Rewrite the rows below, replacing every "right book page" with "left book page" and leaving everything else the same.

RAW DATA:
----

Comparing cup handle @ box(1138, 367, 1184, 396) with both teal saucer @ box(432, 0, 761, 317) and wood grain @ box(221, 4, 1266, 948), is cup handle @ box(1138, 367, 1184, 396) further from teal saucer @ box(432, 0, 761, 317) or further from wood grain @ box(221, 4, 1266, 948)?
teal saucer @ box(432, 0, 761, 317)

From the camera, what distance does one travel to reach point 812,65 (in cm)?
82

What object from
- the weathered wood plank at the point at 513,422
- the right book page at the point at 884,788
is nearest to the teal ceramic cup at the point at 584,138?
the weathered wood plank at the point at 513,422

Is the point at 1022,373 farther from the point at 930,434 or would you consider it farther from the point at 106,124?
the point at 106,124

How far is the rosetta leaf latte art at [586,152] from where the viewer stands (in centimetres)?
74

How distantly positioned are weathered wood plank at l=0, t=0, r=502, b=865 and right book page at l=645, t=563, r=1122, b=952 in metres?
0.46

----

COMPLETED EXERCISE:
Comparing cup handle @ box(1138, 367, 1184, 396) with both teal saucer @ box(432, 0, 761, 317) and wood grain @ box(221, 4, 1266, 948), is cup handle @ box(1138, 367, 1184, 396) further from teal saucer @ box(432, 0, 761, 317) or further from wood grain @ box(221, 4, 1266, 948)?
teal saucer @ box(432, 0, 761, 317)

From the camera, what distance does one travel to reach point 812,65 (in cm)?
82

What object from
- the weathered wood plank at the point at 513,422
- the left book page at the point at 884,788
is nearest to the teal ceramic cup at the point at 584,138?
the weathered wood plank at the point at 513,422

Is the point at 1022,373 farther from the point at 930,434 or would you consider it farther from the point at 106,124?
the point at 106,124

How far is the rosetta leaf latte art at [586,152] from where the viewer stands (in centimetres)?
74

How distantly positioned are weathered wood plank at l=0, t=0, r=502, b=865 and left book page at l=645, t=563, r=1122, b=952 in metres?
0.46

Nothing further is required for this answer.